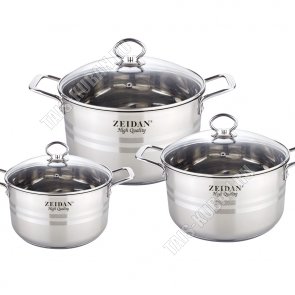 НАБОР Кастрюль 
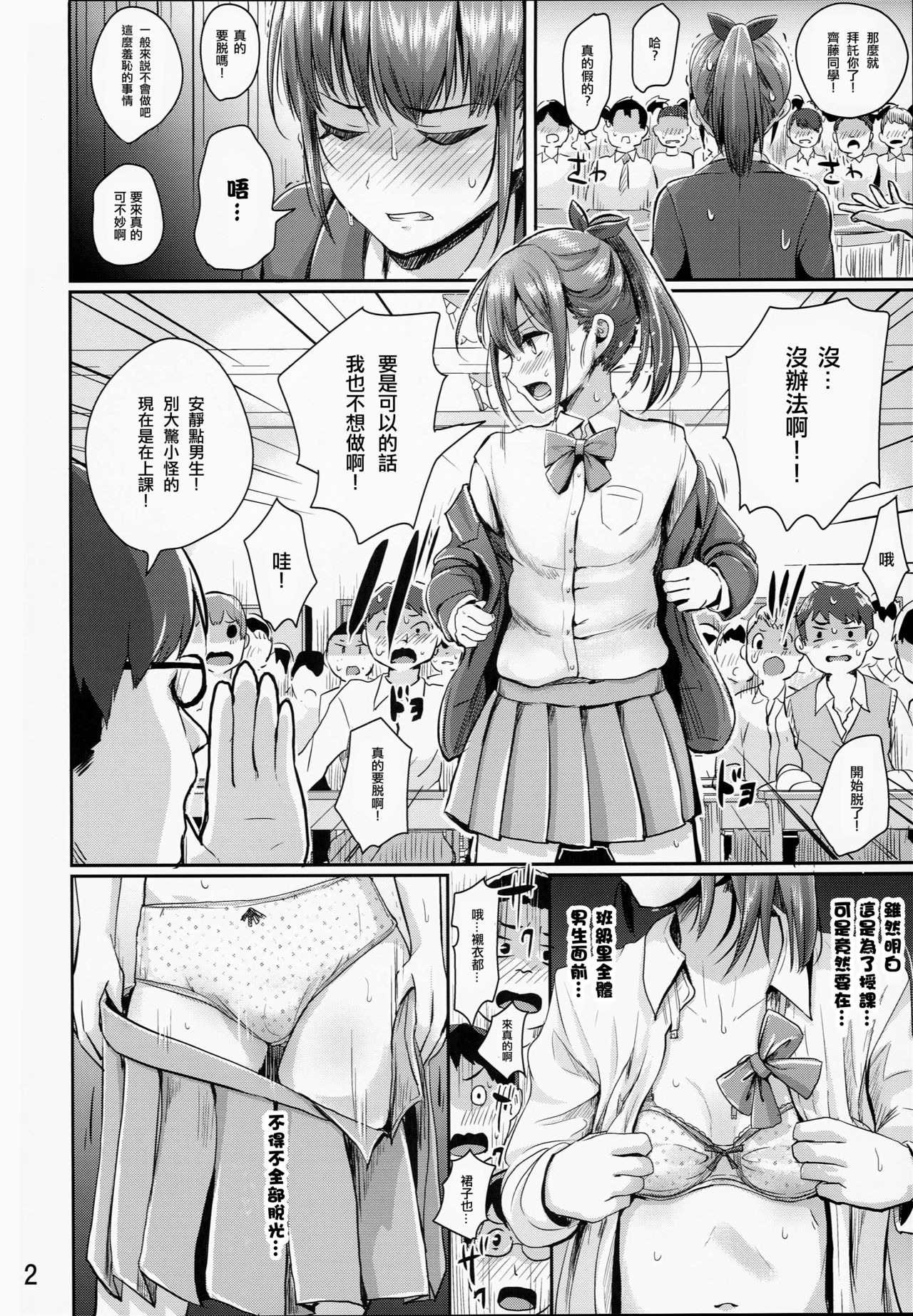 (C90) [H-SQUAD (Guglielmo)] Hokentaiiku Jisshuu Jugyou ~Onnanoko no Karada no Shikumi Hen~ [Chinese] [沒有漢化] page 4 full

- - -

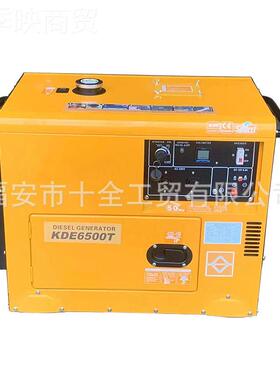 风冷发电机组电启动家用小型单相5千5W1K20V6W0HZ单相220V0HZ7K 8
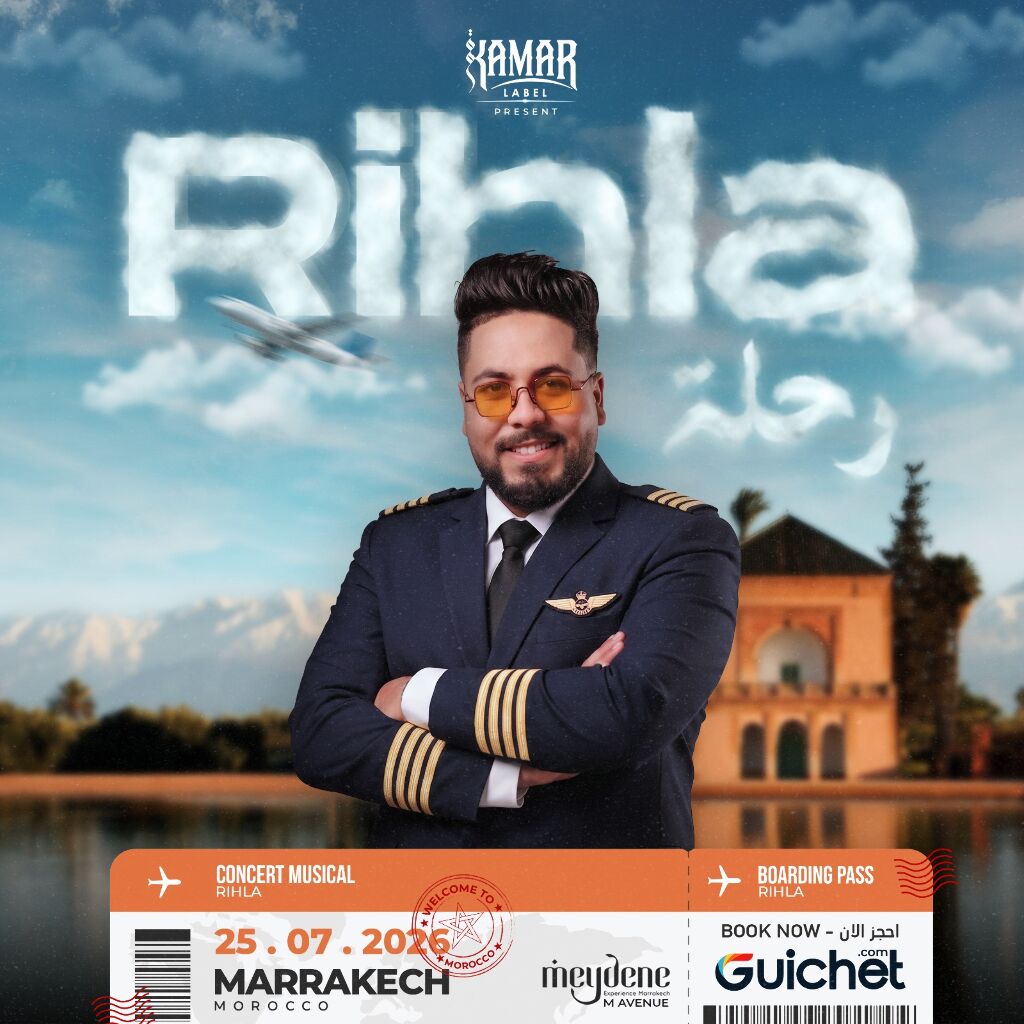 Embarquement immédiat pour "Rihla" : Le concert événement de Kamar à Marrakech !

- - -

### What to produce
Among the entries above, take the lines from the one with "НАБОР Кастрюль" through the one with "(C90) [H-SQUAD (Guglielmo)]" and retype them exactly, leaving out the pictures.

### Response area
 НАБОР Кастрюль 
 (C90) [H-SQUAD (Guglielmo)] Hokentaiiku Jisshuu Jugyou ~Onnanoko no Karada no Shikumi Hen~ [Chinese] [沒有漢化] page 4 full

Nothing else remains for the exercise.